Part 19

15.9K 1.3K 47
                                    

Kepalanya penuh, dadanya berat, nafasnya sesak dan semua rasa itu berbaur jadi satu membuat Chenle mual. Bulir-bulir air tak berhenti mengalir dari matanya. Resah tidak tenang, sungguh takut jika terjadi hal yang tidak diinginkan pada Mark dan Haechan.

Dalam batin cemasnya, Chenle tak berhenti menyalahkan dirinya. Seandainya ia pamit baik-baik pada Mark dan Haechan, seandainya ia mengabari mereka bukan malah diam-diam pergi, seandainya ia tak memilih pindah... seandainya ia tak egois... seandainya dan seandainha. Chenle memarahi dirinya.

Tak akan memaafkan dirinya jika sesuatu buruk terjadi pada Mark dan Haechan. Semua karena salahnya, kapan ia berhenti ceroboh?.

"GrandDy kumohon cepatlah!" rintih Chenle menangis.

"Lele sabar, tenang sayang. Doakan Kak Mark dan Kak Haechan sementara dari sini ya, semoga baik-baik saja." sedih Taeyong ikut menangis melihat kegelisahan Chenle.

Bahkan Chenle menolak untuk dipeluk, Taeyong tahu jika cucunya sedang menghukum dirinya sendiri, sebelum melihat sendiri keadaan Mark dan Haechan.

Mobil Jaehyun pun berbelok, masuk ke pelataran Rumah Sakit. Belum juga mobil diparkirkan, saat melewati lobi Chenle nekat membuka pintu mobil dan melompat. Teriakan Taeyong dan semua orang bahkan tak didengar. Chenle berlari terbirit-birit, rasa nyeri sempat tersandung pun tak mempengaruhinya.

Terengah-engah menanyakan pada resepsionis, begitu tahu jika Mark dan Haechan sudah dipindah pada ruang rawat. Chenle tergesa-gesa menaiki lift, menunggu gelisah dan ketika pintu besi itu terbuka. Segera Chenle berlari ke lorong lantai dua disana.

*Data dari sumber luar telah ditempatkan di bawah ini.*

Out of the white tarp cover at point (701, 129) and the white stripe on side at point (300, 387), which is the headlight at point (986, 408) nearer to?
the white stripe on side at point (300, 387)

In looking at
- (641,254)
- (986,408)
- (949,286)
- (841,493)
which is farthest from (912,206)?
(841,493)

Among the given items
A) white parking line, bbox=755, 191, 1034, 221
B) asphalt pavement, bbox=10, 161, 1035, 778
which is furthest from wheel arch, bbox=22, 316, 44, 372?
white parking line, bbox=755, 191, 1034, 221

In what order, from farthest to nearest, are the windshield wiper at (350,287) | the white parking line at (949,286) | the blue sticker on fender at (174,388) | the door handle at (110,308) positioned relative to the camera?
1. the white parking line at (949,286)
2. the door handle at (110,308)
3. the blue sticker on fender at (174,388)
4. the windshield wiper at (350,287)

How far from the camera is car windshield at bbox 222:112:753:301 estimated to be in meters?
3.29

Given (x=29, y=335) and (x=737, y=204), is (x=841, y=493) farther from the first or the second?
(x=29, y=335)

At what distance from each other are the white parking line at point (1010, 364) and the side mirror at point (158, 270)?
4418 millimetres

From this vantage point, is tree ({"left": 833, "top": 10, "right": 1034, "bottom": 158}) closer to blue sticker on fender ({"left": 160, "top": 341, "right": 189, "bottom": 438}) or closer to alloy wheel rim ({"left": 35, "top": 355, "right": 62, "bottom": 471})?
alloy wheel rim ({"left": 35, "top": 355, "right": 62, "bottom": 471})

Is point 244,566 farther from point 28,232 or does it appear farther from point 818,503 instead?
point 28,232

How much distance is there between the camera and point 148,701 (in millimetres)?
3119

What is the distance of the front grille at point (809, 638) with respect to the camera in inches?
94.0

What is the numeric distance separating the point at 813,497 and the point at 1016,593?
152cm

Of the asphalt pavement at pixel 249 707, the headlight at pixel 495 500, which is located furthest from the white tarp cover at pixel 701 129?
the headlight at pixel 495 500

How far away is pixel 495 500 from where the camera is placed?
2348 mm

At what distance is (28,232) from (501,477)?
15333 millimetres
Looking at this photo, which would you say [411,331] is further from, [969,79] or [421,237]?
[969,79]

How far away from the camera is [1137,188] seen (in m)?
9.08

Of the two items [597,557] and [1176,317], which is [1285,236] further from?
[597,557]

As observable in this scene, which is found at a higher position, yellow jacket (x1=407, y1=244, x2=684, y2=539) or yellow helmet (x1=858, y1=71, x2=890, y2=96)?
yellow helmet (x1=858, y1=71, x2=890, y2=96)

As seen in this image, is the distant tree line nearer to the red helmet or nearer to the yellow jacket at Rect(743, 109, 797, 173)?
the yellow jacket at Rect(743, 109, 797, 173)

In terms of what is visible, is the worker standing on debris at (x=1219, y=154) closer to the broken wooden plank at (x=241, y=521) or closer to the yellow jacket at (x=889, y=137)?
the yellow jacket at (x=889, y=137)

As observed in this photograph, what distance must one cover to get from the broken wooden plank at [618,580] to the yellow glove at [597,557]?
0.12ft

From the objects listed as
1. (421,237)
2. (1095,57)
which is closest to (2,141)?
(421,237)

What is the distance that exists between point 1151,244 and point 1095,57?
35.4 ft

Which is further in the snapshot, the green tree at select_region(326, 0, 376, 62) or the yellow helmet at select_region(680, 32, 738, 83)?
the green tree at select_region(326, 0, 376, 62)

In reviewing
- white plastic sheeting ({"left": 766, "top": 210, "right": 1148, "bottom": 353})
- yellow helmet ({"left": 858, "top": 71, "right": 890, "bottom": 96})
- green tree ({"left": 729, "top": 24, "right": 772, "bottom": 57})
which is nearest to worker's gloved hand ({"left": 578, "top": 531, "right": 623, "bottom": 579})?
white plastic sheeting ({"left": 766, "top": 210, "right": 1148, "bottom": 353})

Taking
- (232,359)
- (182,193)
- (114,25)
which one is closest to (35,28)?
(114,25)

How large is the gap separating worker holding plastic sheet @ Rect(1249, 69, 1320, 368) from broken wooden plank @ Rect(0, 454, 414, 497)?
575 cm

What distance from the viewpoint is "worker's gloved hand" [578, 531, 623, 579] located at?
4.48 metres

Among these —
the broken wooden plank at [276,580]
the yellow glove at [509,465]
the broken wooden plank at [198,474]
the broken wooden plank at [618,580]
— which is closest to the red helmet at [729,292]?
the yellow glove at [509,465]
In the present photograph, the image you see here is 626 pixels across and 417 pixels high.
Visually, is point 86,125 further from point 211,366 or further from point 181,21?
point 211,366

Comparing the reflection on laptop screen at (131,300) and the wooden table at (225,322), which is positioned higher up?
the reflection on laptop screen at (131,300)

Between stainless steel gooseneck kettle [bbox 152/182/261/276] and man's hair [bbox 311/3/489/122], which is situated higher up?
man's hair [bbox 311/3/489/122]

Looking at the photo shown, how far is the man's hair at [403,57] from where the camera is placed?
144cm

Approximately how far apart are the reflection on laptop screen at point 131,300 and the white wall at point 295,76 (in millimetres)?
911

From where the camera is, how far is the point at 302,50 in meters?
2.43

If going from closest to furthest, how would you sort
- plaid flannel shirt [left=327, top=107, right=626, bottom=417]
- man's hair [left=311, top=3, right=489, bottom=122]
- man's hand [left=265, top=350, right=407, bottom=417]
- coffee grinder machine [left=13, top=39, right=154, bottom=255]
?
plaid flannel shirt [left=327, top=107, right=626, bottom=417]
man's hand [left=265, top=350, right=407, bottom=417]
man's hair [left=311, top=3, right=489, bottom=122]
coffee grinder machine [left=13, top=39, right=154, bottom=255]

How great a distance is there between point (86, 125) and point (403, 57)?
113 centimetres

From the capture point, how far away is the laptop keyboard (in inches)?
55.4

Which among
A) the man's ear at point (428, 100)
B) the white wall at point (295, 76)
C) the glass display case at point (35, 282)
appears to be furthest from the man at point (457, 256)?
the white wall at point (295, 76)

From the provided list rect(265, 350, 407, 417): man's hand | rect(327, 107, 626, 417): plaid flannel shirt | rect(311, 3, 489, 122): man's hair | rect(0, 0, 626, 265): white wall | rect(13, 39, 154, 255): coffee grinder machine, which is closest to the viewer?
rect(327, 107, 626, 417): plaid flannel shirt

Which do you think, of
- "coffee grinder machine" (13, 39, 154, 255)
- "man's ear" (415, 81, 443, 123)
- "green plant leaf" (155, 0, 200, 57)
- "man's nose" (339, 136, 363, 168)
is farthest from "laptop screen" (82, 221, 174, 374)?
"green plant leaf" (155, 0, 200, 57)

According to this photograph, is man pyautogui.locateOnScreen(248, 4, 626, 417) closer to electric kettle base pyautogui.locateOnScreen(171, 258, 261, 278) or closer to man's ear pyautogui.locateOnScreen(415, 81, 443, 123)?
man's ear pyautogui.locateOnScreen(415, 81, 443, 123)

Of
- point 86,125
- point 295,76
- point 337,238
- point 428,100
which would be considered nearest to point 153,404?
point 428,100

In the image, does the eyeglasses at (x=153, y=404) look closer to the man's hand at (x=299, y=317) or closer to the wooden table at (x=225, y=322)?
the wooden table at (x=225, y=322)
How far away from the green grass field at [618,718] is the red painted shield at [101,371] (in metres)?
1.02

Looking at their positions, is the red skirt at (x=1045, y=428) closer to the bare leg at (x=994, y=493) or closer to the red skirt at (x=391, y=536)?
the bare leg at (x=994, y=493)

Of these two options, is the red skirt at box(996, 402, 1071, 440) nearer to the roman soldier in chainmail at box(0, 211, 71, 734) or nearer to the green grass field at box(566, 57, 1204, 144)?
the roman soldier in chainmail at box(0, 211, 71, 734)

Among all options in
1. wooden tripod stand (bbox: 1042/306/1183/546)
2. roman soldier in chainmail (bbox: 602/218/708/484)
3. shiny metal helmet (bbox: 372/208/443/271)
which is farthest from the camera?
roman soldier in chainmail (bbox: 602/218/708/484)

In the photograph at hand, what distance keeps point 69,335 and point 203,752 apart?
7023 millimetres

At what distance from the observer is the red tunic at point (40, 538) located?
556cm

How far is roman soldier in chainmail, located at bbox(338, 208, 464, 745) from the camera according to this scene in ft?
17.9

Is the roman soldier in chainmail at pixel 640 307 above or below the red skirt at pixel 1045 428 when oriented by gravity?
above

Tolah-toleh kepalanya mencari ruang rawat nomor 206, mengabaikan segala pandangan heran pada dirinya. Saking fokus pada pintu, bahkan Jeno yang menyender di dinding samping pintu pun tak tertangkap pandangan Chenle.

Begitu ketemu pintu putih tercap nomor yang dicarinya.

Brakkk

Hening...

Gemuruh nafas Chenle menguasai ruangan. Dua pasang mata menghantui Chenle sepanjang perjalanan Bandara ke Rumah Sakit, ternyata masih terbuka. Kelegaan sedikit merambat dalam relung hati. Menyendu Chenle kala mendapati beberapa perban melengket disudut tubuh mereka. Perlahan ia dekati dua orang yang bersisian di pingir brankar itu.

"Jangan lagi, kumohon jangan la-"

Desauan itu melirih, Chenle pusing dan semakin memburam.

Brukkk

"CHENLE?!"

Sentak Mark dan Haechan, sedangkan Jeno teriak di daun pintu tak berani mendekat ke mereka.

"Mark?" / "Haechan?"

Gerombolan manusia yang ada hubungan dengan mereka muncul, terkaku di depan pintu. Seksama melihat bagaimana Mark dan Haechan fokus membopong tubuh Chenle dan direbahkan salah satu ranjang disana.

"Oh! Sudah datang?!"

Tunggu, logat ini...

Semua membelalak, menahan nafas kala mendengar suara asing tersebut. Dia bukan Haechan.

"Sayang, jangan buat mereka semua takut." nampak memang Mark yang berbicara tapi dia bukan Mark.

Itulah, yang membuat Jeno diluar sedari awal Chenle datang.

"Kalian?" Bunda Lee maju, menunjuk Mark dan Haechan bergantian.

"Yejiii, jangan menunjukku seperti itu. Kau tidak merindukanku kah? Tapi tunggu, biarkan aku melepas rindu pada putraku terlebih dahulu ya." ucap Haechan.